The scan-to-mesh distance used for fitting a scan depends on Eigen. Either download Eigen for here OR clone the repository:
git clone https://gitlab.com/libeigen/eigen.git
After downloading Eigen, you need to compile the code in the directory 'sbody/alignment/mesh_distance'. To do this go to the directory:
cd sbody/alignment/mesh_distance
Edit the file setup.py to set EIGEN_DIR to the location of Eigen. Then type:
make
Download the FLAME model MPI-IS/FLAME. You need to sign up and agree to the model license for access to the model. Download RCHigh_trimmed_ocular_region.obj, RCHigh_trimmed_color.ply, RCHigh_trimmed.obj from pan.baidu.com following the link bellow. Put them into ./data file 链接:https://pan.baidu.com/s/1d5sR7DP6q0VptLLclcImDA 提取码:8en9 复制这段内容后打开百度网盘手机App,操作更方便哦 Note: data for this project must be preprocessed because we use dlib to automatically annotate landmarks on projection of 3D face mesh. The figure in scan must face the +z axis. You can check the projection.png to see whether the scan orient in a wrong direction or not. The two .obj files should contain only vertices (no color). The .pkl file is for generating landmarks, so, it must contain color. For all three scans, the resolution of the scan should be in "cm"
- you can run example.py, which will generate sample_index.npy, landmarks_3d_51_points.npy and reconstruction output fit_region_scan_result.obj under ./output
- you can run find_sampler_indexes.py to generate sample_index.npy under the ./data file
- you can run generate_landmarks.py to generate landmarks_3d_51_points.npy under ./data file
- after the two file has been generated, you can run fit_scan_region.py to generate fit the region specified by sample_index.npy.

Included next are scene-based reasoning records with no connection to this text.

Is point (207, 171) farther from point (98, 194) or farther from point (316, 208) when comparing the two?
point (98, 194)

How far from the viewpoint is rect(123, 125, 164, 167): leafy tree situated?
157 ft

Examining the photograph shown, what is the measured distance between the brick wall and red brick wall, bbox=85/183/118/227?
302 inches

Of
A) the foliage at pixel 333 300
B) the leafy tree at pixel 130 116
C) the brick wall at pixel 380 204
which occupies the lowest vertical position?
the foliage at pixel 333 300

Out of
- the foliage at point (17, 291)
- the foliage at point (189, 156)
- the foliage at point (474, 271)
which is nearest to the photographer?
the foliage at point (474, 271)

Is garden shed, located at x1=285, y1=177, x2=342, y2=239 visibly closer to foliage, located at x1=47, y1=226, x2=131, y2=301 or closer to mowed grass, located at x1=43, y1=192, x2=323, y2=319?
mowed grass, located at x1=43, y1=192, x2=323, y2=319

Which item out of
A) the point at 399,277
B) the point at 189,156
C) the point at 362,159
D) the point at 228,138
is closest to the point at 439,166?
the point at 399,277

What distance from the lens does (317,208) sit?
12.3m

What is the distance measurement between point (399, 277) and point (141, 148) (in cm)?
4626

Fitting a scan requires scan and FLAME model to be in the same local coordiante systems. The fit_scan.py
script provides different options by specifying the variable scale_unit
to convert from Meters [m] (default), Centimeters [cm], or Milimieters [mm]. Please specify the right unit when running fit_scan.py
. If the unit of the measurement unit is unknown, choose scale_unit = 'NA'
.
We project 3D scan into a 2D image and use dlib to automatically annotate landmarks on the projected image. Then, we traceback to the closest point in the scan data and mark it as a landmark.